··· 本文
夏場はプラ舟ごと屋外に移動すればこの環境のまま管理できます。
今は先日皮膚病で回収した2歳イシガメが入ってます。もう治ってます。

冬眠させずに越冬する場合であれば水温を20℃程度に維持します。
気温も20~25℃を維持し、完全に乾くホットスポットも準備します。

夜は継続してミズゴケ等を入れた容器に入れて乾燥させます。
まだちょっとしたことで体調を崩す時期ではあるので予防措置です。
以降は状態を見ながら、徐々にプラケースへの回収をやめます。

5.皮膚病になったら

天候不順などで、活性が落ち、十分な甲羅干しができなかったり、
室内飼いできちんとしたホットスポットが用意されていないと
表皮が菌に冒され、俗に言う「水かび」が発生します。

初期症状であれば皮膚に白っぽい綿が付いたように見えます。
放っておくと殺してしまうので、早期に治療します。

治療に使うのは、メチレンブルーです。魚用の薬ですがカメにも使えます。
魚を取り扱っている店ならばほぼ間違いなく置いてあります。
魚に使う濃度より濃いめの濃度で数時間薬浴します。カメが青くなりますが、
そのうち消えますので気にしないでください。

数時間の薬浴後は、新聞紙を敷いたプラケースに入れ、半日乾燥させます。
日向の乾燥は脱水症状が怖いので暖かい場所で陰干しがベストです。

以降は温度と水温の条件が良い場所で1週間ほど様子を見ます。
治療後すぐに餌を食べる体力があれば特に問題なく回復します。

・・・まあ、こんな感じです。イシガメベビーの飼育で最も大事なのは
しっかりと乾燥させてやることです。紫外線以上にホットスポットの温度が
重要ですので、その辺を間違わない方が良いと思います。

今回の方法はかなり常識外れのような管理に見えると思いますが、
毎年この管理法でベビーは全く問題なく大きく育っています。
自分にあった管理法を見つける一助になれば良いと思います。

では良きイシガメライフをお過ごしくださいませ。
······
··· 項目一覧
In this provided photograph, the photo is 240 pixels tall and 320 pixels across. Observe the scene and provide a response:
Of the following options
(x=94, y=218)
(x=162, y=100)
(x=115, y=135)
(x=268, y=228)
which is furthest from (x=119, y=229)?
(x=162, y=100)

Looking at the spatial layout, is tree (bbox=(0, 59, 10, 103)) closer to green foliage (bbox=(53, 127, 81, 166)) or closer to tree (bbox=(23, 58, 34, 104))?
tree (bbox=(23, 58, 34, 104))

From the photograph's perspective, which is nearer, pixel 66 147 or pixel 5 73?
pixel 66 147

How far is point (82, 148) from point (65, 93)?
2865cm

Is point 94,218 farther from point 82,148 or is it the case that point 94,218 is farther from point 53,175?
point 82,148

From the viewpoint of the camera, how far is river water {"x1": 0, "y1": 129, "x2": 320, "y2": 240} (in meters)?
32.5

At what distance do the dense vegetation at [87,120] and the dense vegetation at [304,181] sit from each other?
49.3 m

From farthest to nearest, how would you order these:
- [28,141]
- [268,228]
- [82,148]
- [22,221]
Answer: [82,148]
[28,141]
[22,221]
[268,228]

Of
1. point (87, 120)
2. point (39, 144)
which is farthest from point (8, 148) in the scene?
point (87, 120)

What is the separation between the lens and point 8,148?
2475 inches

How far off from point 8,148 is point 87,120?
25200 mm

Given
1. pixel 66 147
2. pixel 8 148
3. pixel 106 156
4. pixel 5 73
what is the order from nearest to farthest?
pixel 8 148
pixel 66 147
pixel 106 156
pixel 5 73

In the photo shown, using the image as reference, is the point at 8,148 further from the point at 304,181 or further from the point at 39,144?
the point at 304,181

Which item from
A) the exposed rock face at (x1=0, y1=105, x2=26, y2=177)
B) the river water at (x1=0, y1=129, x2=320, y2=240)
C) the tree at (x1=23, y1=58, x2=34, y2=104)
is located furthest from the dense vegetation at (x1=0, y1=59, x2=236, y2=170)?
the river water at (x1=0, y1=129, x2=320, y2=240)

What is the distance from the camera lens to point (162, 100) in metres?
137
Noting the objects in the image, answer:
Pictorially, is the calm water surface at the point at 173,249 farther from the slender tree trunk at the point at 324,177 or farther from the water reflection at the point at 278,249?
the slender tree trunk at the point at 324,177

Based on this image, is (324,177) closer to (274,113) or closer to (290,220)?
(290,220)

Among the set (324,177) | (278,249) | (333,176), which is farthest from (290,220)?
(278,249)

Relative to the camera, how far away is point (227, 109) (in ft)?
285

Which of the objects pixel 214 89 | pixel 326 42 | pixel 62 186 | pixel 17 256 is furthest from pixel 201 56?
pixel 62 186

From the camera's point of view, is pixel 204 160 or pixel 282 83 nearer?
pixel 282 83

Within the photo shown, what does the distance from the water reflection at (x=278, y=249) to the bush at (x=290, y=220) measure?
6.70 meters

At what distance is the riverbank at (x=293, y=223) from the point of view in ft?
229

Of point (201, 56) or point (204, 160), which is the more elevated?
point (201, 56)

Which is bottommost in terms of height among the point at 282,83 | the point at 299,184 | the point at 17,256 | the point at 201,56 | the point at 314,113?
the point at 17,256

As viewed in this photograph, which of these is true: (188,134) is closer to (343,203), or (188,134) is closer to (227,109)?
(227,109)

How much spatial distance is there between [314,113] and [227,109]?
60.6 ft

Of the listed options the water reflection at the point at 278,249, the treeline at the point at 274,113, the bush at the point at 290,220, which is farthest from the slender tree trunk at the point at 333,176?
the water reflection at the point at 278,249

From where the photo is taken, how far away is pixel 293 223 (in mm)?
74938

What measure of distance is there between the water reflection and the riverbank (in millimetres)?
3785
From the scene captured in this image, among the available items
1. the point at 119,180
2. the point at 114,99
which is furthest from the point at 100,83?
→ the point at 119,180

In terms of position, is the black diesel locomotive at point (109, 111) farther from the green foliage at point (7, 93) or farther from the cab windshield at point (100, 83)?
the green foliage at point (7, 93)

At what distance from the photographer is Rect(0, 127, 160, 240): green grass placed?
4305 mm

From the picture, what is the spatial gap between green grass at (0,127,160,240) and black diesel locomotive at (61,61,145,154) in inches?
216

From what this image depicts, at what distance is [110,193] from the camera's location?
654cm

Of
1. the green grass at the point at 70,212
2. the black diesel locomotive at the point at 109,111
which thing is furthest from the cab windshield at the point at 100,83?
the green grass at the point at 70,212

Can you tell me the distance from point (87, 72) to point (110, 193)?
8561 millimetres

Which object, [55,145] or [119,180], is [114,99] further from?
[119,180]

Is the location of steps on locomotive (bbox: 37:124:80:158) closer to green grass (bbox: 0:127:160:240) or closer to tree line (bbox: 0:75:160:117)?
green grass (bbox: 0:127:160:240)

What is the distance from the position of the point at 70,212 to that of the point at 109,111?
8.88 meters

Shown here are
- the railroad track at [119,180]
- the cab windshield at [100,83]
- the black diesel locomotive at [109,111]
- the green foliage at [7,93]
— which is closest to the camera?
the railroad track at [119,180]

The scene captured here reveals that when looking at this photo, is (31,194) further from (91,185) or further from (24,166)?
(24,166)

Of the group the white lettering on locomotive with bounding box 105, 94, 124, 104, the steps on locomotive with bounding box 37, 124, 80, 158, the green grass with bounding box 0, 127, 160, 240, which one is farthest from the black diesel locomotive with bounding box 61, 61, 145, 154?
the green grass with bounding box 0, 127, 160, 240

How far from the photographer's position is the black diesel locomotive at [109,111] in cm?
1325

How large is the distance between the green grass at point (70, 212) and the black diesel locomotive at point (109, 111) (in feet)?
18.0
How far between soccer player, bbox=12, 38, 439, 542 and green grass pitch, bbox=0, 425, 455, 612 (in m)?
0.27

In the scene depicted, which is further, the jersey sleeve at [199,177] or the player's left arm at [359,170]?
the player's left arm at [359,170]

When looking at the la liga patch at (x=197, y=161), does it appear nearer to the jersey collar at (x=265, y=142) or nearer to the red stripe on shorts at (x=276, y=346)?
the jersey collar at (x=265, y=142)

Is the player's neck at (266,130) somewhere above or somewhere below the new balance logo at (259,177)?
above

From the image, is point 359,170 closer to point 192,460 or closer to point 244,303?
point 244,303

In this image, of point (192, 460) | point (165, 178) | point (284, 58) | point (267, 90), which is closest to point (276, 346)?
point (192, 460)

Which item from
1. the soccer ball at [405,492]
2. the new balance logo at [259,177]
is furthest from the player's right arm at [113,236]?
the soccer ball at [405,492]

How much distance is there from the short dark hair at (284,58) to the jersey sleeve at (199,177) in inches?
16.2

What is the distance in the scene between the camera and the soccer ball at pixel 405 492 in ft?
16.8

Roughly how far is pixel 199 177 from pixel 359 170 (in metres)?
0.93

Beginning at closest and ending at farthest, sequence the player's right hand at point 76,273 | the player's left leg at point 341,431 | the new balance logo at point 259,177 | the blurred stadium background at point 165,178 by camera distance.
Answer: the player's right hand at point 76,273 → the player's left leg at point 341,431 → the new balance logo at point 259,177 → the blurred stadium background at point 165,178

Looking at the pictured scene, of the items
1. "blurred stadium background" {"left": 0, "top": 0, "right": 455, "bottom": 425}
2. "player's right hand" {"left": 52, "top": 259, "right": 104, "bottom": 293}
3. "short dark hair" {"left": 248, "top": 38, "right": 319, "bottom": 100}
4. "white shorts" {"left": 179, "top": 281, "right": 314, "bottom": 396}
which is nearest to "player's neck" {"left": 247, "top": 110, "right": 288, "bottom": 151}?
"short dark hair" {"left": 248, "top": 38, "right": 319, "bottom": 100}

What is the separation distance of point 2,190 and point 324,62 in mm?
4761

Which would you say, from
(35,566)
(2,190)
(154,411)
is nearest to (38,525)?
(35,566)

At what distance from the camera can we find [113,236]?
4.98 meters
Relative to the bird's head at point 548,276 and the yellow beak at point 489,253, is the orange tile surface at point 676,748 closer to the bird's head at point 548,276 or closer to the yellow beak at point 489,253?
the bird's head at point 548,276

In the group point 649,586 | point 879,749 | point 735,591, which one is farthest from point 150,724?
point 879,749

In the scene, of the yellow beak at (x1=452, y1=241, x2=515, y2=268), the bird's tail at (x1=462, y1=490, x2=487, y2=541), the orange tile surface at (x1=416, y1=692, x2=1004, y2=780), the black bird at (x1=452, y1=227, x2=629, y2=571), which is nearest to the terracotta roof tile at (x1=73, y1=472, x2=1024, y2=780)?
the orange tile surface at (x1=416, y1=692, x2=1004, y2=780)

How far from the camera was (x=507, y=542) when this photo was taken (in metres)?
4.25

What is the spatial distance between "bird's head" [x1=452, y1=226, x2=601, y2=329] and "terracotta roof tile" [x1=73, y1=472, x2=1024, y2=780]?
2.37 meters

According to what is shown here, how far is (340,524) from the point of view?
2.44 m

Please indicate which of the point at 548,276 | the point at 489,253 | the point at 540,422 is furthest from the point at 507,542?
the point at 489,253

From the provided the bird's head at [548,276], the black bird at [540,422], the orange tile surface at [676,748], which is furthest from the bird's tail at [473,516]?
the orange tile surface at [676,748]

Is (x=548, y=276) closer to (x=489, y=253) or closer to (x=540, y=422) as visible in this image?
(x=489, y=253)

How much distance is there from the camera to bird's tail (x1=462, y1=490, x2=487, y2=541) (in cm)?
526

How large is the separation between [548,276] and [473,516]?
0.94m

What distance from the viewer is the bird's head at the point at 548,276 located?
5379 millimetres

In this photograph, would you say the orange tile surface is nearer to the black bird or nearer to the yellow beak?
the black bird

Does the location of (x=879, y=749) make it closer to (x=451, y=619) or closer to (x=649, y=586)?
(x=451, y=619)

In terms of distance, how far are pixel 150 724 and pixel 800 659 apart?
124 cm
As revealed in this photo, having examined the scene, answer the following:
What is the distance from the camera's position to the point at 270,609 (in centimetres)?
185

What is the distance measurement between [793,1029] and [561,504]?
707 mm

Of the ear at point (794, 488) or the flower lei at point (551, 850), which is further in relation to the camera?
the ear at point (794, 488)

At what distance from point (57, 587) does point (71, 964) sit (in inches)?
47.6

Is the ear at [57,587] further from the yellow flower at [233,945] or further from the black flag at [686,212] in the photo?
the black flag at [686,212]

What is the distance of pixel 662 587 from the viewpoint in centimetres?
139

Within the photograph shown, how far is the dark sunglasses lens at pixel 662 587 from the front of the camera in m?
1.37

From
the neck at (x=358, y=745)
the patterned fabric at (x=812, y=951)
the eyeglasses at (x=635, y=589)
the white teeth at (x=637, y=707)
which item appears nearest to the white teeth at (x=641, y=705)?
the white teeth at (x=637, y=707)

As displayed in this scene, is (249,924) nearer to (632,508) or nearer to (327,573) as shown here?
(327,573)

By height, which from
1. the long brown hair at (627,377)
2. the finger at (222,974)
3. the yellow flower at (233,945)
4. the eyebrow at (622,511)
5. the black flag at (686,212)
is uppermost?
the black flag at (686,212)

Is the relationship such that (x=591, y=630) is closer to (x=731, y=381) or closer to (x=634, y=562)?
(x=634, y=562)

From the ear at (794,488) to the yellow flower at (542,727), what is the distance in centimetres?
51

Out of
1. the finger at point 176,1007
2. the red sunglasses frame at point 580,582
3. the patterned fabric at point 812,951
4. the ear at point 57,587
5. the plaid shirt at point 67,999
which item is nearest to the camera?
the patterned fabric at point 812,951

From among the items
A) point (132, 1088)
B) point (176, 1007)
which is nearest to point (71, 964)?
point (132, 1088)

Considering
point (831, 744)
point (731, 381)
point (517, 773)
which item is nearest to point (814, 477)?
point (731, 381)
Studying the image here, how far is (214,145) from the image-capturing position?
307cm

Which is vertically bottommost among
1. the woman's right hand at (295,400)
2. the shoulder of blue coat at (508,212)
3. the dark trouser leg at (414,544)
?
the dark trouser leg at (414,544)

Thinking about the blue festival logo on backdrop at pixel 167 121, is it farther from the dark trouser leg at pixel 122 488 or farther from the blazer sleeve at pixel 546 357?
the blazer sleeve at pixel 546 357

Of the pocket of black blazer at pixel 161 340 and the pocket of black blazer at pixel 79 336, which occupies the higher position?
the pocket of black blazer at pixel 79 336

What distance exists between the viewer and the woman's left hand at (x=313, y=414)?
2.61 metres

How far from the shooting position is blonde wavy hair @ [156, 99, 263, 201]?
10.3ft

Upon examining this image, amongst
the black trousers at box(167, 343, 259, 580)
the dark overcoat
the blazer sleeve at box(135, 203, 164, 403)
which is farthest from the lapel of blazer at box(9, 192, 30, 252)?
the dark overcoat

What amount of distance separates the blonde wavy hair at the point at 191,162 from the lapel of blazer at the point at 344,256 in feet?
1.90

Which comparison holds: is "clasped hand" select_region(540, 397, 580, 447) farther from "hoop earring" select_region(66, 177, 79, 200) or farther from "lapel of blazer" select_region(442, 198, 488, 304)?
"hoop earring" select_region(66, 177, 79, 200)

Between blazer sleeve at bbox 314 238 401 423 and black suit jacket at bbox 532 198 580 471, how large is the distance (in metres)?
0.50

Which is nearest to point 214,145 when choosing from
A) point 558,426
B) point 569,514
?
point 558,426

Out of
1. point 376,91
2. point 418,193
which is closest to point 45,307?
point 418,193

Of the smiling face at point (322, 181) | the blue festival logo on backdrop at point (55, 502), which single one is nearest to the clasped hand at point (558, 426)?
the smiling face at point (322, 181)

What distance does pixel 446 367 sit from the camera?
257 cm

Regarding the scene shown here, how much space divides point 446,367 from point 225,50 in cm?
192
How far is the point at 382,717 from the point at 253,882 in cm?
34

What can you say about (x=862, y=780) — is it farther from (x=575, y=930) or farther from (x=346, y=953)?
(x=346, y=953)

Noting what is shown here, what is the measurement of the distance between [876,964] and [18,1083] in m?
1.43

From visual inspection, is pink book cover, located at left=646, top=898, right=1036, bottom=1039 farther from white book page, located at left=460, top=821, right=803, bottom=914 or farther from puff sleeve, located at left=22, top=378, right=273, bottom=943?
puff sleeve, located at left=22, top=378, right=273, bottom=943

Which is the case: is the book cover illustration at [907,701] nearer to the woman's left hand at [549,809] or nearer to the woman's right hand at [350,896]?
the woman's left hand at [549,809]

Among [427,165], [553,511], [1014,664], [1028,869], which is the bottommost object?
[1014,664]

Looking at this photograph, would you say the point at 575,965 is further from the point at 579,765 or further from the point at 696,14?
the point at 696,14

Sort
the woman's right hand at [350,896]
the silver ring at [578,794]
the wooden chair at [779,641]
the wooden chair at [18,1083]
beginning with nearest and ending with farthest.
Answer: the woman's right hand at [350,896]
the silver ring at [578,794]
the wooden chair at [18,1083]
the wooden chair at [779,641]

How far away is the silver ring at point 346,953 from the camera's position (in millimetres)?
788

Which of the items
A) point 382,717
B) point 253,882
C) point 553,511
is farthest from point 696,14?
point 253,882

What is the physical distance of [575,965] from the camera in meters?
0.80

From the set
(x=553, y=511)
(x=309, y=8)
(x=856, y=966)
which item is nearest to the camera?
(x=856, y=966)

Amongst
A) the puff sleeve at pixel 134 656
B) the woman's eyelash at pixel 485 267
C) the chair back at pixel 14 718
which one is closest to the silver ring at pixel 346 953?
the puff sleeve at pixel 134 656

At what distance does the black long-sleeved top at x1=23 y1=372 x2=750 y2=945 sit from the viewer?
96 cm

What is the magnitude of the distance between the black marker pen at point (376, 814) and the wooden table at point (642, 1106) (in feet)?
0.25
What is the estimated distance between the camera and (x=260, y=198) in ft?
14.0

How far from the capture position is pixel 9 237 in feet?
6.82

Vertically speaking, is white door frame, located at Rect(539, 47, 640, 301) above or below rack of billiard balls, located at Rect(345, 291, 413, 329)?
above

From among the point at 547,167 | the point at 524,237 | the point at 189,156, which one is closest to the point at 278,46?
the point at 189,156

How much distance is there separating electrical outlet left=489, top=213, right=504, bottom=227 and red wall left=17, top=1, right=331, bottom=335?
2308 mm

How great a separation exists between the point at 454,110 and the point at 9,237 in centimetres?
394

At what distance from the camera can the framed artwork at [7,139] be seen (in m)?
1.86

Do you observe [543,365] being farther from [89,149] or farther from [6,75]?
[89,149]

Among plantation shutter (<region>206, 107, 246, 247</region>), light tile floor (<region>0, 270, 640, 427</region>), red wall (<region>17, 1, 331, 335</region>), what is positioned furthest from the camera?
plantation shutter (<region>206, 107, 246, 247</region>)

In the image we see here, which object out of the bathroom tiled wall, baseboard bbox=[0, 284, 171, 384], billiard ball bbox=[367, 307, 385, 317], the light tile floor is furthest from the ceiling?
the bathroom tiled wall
······
■ やること ■
a – 本文のうち、「気温も20~25℃を維持し、完全に乾くホットスポットも準備します。」から「表皮が菌に冒され、俗に言う「水かび」が発生します。」までの部分を、一字も変えずに書き写してください。
b – 本文の内容を3文にまとめてください。

■ やることの答え ■
a –
気温も20~25℃を維持し、完全に乾くホットスポットも準備します。

夜は継続してミズゴケ等を入れた容器に入れて乾燥させます。
まだちょっとしたことで体調を崩す時期ではあるので予防措置です。
以降は状態を見ながら、徐々にプラケースへの回収をやめます。

5.皮膚病になったら

天候不順などで、活性が落ち、十分な甲羅干しができなかったり、
室内飼いできちんとしたホットスポットが用意されていないと
表皮が菌に冒され、俗に言う「水かび」が発生します。

b – 冬眠させずに冬を越させるなら、水温を20℃くらい、気温を20~25℃に保ち、完全に乾くホットスポットも用意します。甲羅干しが足りなかったりホットスポットがなかったりすると皮膚に「水かび」が出るので、メチレンブルーで数時間薬浴させたあと、半日乾かして治します。イシガメのベビーを育てるうえで一番大事なのはしっかり乾かしてやることで、紫外線よりもホットスポットの温度が大切です。